Lakker - Tundra

by David Bruggink Rating:9 Release Date:2015-05-11

There's so much that can go wrong in the making of an electronic album. Perhaps the biggest challenge in an age of out of the box VST plugins and Logic instruments is creating something that sounds truly fresh; then again, I'd like to think a good composer wouldn't necessarily be constrained by his or her palette of sounds. The sheer ease of laying down a track, facilitated by MIDI controllers, one-click looping and effect automation, means that electronic music is simpler to produce than ever before, and emerging artists face a real struggle in holding the listener's attention, particularly across the length of an entire album.

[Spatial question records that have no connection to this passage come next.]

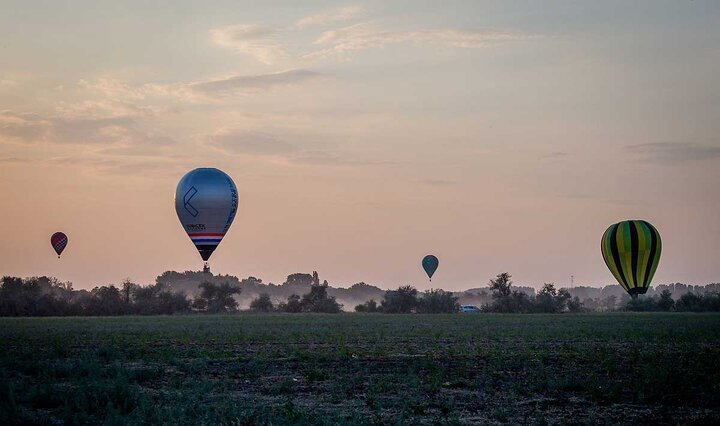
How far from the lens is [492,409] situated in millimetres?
18922

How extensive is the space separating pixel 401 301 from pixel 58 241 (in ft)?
137

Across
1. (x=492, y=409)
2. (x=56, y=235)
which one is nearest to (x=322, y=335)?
(x=492, y=409)

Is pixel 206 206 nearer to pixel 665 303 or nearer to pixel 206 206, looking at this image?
pixel 206 206

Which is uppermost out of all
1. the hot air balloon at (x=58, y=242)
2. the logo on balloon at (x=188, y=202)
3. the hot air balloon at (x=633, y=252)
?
the hot air balloon at (x=58, y=242)

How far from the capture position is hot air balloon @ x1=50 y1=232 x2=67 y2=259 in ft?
301

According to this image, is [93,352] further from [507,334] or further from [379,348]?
[507,334]

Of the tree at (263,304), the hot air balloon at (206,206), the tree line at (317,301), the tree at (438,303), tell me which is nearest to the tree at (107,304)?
the tree line at (317,301)

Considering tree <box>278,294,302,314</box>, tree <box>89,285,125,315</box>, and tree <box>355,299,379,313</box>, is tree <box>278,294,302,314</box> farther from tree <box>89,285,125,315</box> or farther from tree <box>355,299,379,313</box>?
tree <box>89,285,125,315</box>

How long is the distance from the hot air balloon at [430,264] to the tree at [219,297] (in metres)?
24.5

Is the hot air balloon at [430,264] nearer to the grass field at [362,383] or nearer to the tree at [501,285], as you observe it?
the tree at [501,285]

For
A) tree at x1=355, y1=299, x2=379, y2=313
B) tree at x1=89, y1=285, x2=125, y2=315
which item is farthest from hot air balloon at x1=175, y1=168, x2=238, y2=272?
tree at x1=355, y1=299, x2=379, y2=313

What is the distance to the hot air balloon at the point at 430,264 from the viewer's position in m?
117

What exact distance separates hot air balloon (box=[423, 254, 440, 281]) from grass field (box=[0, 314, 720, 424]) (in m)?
79.4

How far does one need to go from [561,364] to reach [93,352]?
16.4 meters
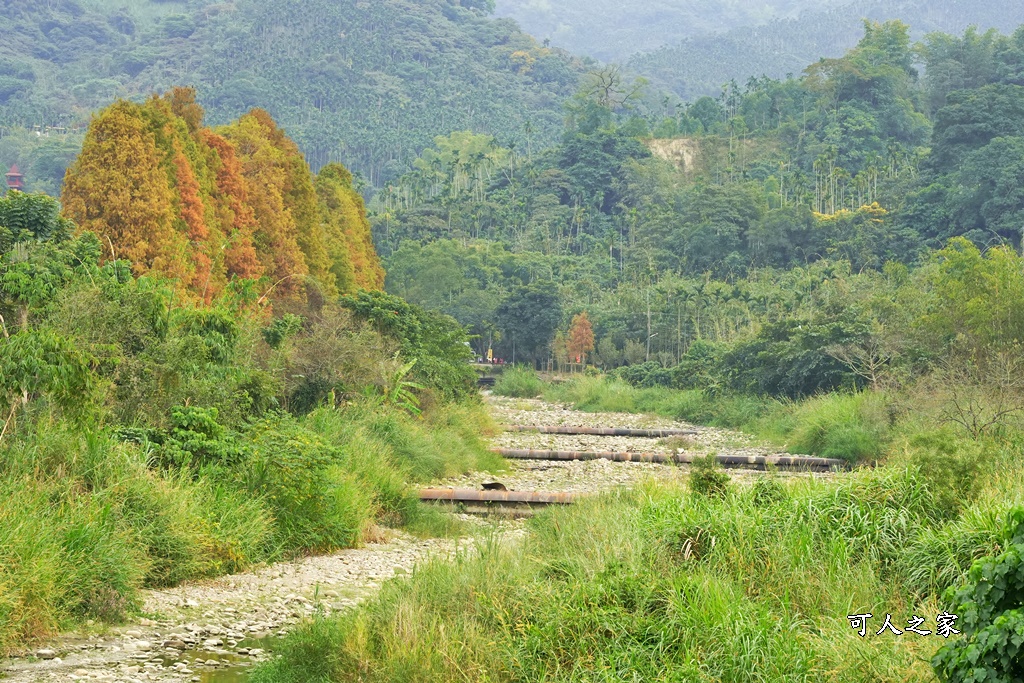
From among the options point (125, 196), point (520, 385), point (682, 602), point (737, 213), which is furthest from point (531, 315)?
point (682, 602)

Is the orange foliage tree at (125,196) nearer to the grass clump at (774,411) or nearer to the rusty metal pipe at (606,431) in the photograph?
the rusty metal pipe at (606,431)

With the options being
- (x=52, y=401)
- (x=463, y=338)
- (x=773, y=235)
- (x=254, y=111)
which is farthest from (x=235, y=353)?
(x=773, y=235)

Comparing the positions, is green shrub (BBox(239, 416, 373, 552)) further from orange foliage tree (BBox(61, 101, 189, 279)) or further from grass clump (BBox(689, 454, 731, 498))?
orange foliage tree (BBox(61, 101, 189, 279))

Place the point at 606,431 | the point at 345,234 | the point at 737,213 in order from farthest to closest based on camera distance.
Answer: the point at 737,213 → the point at 345,234 → the point at 606,431

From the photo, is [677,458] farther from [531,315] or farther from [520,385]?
[531,315]

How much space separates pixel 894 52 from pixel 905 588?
288ft

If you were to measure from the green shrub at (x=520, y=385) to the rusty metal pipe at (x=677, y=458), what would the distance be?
1976cm

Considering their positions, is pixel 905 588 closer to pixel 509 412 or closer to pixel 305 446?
pixel 305 446

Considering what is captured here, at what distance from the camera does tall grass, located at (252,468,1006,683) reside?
24.1 feet

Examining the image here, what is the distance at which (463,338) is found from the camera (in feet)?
99.6

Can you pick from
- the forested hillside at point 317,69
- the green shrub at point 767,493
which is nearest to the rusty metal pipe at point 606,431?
the green shrub at point 767,493

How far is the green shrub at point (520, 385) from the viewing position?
43625mm

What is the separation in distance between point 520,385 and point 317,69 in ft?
352

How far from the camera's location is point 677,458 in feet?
71.5
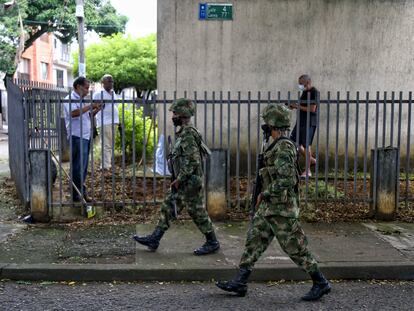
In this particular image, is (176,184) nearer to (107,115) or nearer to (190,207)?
(190,207)

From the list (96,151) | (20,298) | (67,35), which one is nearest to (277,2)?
(96,151)

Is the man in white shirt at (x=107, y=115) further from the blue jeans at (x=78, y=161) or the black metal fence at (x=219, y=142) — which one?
the blue jeans at (x=78, y=161)

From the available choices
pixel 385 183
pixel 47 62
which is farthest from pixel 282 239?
pixel 47 62

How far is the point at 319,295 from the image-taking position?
4.77m

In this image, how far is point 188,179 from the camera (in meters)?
5.63

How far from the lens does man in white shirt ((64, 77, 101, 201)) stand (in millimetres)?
7226

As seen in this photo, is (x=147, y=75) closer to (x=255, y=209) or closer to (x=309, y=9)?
(x=309, y=9)

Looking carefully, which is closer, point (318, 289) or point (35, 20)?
point (318, 289)

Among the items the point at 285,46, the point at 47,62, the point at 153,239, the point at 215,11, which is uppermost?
the point at 47,62

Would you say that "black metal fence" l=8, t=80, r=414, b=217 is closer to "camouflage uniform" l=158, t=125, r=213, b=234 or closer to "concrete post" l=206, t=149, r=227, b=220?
"concrete post" l=206, t=149, r=227, b=220

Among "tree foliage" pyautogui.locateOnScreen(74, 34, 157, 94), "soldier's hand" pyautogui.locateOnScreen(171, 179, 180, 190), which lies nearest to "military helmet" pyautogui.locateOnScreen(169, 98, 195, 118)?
"soldier's hand" pyautogui.locateOnScreen(171, 179, 180, 190)

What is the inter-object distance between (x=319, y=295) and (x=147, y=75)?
2960cm

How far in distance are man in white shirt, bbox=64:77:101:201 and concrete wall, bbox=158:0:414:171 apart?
2511 millimetres

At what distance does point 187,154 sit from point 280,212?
A: 4.21 ft
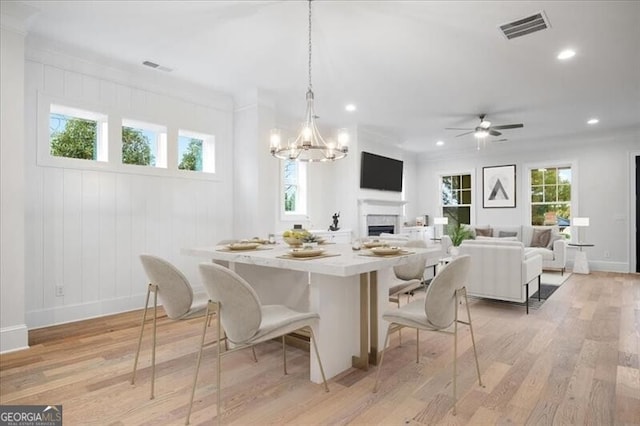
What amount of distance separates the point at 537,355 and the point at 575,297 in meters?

Lakker, an Irish duo composed of Dara Smith and Ian McDonnell, have actually been making music together for more than a decade, and released their debut, Ruido, in 2007. Tundra is their first album for the Belgian label R&S Records, and does away with the frenetic breakbeats of Ruido while retaining the duo's penchant for combining industrial noise with understated melody.

Though less abrasive on the ears than their debut, Tundra nevertheless features some of the most intense, and intensely focused, music you'll hear this year. 'Mountain Divide' is almost worth the price of admission alone, and undulates with layers of intertwining feedback while a relentless bass pounds in the background and radiant voices are suspended somewhere overhead. 

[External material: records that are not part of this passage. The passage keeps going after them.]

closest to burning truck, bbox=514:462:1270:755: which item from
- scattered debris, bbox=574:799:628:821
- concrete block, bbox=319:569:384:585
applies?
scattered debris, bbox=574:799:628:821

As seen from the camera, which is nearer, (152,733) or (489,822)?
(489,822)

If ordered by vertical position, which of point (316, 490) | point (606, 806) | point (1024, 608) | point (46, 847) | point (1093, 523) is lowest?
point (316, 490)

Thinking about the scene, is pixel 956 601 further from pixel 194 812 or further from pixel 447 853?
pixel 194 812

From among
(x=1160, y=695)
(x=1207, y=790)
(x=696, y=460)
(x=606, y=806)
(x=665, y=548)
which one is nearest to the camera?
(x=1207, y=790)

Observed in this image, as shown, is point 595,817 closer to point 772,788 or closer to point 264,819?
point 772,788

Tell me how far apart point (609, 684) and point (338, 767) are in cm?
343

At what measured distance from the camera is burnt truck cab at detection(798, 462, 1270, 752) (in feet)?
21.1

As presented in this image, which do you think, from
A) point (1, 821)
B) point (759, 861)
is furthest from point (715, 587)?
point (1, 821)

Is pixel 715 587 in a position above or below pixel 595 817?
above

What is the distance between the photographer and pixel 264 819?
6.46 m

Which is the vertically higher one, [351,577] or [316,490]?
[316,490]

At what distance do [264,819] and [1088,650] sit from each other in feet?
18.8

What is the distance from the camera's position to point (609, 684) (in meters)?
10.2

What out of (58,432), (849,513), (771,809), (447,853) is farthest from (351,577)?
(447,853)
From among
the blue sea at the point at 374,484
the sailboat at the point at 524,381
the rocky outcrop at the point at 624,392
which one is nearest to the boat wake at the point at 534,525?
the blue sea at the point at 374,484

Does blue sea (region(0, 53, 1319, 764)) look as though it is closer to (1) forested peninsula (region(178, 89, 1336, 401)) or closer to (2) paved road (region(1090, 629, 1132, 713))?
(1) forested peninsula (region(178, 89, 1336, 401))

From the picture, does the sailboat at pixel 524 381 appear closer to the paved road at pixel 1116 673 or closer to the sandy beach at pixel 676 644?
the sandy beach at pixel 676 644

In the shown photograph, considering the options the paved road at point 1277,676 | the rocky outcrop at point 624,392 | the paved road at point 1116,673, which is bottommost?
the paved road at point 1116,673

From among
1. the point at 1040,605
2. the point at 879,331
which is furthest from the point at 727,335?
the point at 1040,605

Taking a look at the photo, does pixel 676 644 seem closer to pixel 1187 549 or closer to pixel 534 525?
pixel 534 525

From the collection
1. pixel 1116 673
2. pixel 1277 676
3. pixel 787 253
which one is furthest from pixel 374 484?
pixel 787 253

It's undoubtedly difficult to make sounds this big work together, but the album is brilliantly mixed, allowing delicate choral samples to stand out even in the midst of torrential noise. The use of vocals, which are often treated as isolated strokes of pristine melody, recalls Global Communication's mesmerizing '12:18', while the beats, compelling throughout, remind of Ben Frost's recent success with the crushingly heavy drums of central Africa on A U R O R A

One the album's biggest surprises is how well it manages to pull together its disparate influences. Attempting to combine the nakedly beautiful choral passages of Arvo Pärt with the punishing distortion of Merzbow has the potential for disaster, but to listen to Tundra is often to be reminded of the beauty dormant in life's apparent meaninglessness. Plaintive piano lines are juxtaposed with thundering cracks of electricity and church bells ('Pylon'); seemingly arbitrary, tuneless keyboard hits gradually coalesce into a gorgeous melody ('Herald').

I haven't heard an electronic album this creative or consistently engaging since Jon Hopkins' Immunity, and Tundra proves that in an age of throwaway music production, Lakker is fully deserving of your attention.